A Man with a Book and Two Women
Pieter de Hooch

Pieter de Hooch

1629 - 1684

Pieter de Hooch (Dutch: [ˈpitər də ɦoːx], also spelled "Hoogh" or "Hooghe"; 20 December 1629 (baptized) - after 1683, was a Dutch Golden Age painter famous for his genre works of quiet domestic scenes with an open doorway. He was a contemporary, in the Delft Guild of St. Luke, of Jan Vermeer with whom his work shares themes and style. De Hooch was first recorded in Delft on 5 August 1652, when he and another painter, Hendrick van der Burch witnessed the signing of a will. He was active in 1683, but his date of death is unknown (his son Pieter died in 1684, a date often wrongly given for the father).

De Hooch was born in Rotterdam to Hendrick Hendricksz de Hooch, a bricklayer, and Annetge Pieters, a midwife. He was the eldest of five children and outlived all of his siblings. Little is known of his early life, and most archival evidence suggests he worked in Rotterdam, Delft, and Amsterdam. According to his first biographer Arnold Houbraken, he studied art in Haarlem under the landscape painter Nicolaes Berchem at the same time as Jacob Ochtervelt and was known for his "kamergezichten" or "room-views" with ladies and gentlemen in conversation. But De Hooch's work seems to continue in the spirit of Hendrik Sorgh, an older Rotterdam painter who had a special affinity for organizing figures in interiors. Beginning in 1650, he worked as a painter and servant for a linen-merchant and art collector named Justus de la Grange in Rotterdam. His service for the merchant required him to accompany him on his travels to The Hague, Leiden, and Delft, to which he moved in 1652. It is likely that de Hooch handed over most of his works to la Grange during this period in exchange for board and other benefits, as this was a common commercial arrangement for painters at the time, and a later inventory recorded that la Grange possessed eleven of his paintings.

De Hooch was married in Delft in 1654 to Jannetje van der Burch, by whom he fathered seven children. While in Delft, de Hooch is also believed to have learned from the painters Carel Fabritius and Nicolaes Maes, who were early members of the Delft School. He became a member of the painters' guild of Saint Luke in 1655 (two years after Vermeer). For a significant period, it was believed that Pieter de Hooch died at the age of fifty-four as a resident in the Amsterdam dolhuis, a lunatic asylum.
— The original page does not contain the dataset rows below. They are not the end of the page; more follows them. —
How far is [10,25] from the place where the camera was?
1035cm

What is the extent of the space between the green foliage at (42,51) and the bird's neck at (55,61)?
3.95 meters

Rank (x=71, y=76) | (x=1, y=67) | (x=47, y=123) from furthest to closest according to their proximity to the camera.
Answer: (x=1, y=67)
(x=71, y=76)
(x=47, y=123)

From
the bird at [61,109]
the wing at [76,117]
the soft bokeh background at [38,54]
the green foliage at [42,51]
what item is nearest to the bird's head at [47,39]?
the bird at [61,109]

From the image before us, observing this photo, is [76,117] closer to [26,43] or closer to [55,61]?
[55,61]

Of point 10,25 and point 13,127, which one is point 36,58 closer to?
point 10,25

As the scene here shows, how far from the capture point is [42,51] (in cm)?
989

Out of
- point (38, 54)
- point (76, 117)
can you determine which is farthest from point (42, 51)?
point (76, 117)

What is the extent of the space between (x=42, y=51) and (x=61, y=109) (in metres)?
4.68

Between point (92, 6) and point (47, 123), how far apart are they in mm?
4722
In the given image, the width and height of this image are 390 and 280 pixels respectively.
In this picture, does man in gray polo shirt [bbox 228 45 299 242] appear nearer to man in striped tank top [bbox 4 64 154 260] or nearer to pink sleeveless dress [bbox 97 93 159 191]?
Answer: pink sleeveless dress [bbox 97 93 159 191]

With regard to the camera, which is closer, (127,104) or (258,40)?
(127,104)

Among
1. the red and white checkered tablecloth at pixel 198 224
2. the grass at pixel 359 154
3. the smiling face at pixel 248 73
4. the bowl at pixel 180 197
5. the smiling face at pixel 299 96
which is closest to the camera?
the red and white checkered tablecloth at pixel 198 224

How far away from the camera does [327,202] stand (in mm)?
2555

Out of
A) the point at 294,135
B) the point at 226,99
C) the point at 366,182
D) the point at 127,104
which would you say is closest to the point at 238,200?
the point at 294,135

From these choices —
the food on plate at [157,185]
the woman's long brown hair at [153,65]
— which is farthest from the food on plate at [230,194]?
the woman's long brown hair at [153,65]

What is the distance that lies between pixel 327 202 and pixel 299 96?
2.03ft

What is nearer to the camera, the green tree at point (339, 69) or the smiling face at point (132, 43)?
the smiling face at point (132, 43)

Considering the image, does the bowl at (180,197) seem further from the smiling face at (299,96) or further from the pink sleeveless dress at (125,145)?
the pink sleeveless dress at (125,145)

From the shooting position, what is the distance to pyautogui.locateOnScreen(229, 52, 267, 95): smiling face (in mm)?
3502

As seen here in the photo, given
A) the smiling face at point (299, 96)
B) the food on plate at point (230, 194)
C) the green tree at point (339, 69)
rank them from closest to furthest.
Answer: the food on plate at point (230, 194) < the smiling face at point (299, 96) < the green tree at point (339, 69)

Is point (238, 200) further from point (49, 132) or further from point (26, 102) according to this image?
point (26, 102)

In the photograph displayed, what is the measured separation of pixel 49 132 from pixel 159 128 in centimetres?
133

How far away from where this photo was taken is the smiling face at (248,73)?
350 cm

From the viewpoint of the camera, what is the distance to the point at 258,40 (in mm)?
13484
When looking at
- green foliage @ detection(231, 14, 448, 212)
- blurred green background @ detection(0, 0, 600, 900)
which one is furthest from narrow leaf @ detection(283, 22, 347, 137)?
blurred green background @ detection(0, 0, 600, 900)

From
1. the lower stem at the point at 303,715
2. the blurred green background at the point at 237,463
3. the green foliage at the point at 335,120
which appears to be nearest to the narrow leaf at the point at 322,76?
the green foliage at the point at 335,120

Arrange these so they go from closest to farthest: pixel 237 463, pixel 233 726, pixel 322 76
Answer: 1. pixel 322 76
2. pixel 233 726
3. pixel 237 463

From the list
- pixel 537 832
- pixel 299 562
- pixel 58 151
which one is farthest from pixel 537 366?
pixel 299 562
Despite this, official records from that institution reveal that the Pieter de Hooch who died there was, in fact, the artist's son, who also bore the name Pieter. His daughter Anna was born in Delft on 14 November 1656. Based on the fact that his wife attended a baptism in Amsterdam in 1660, it has been determined that he moved to Amsterdam by then, though the success of the trekschuit by then meant that a trip to Amsterdam could be made easily in a day.

Little is known of De Hooch's living arrangements in Amsterdam, though it has been established that he had contact with Emanuel de Witte. In 1670, he was living in the Konijnenstraat. He lived in an area outside of the city walls but near the Westerkerk where his family attended church. It is said often that he died in an asylum in 1684, but it was his son of the same name who died. The date of his death is unknown. In 2017 the Turing Foundation sponsored a new research project for the Delft Prinsenhof museum and the Rijksmuseum to work on a new overview exhibition focussing on the works in their collection, to be presented in a combined exhibition 2019-2020.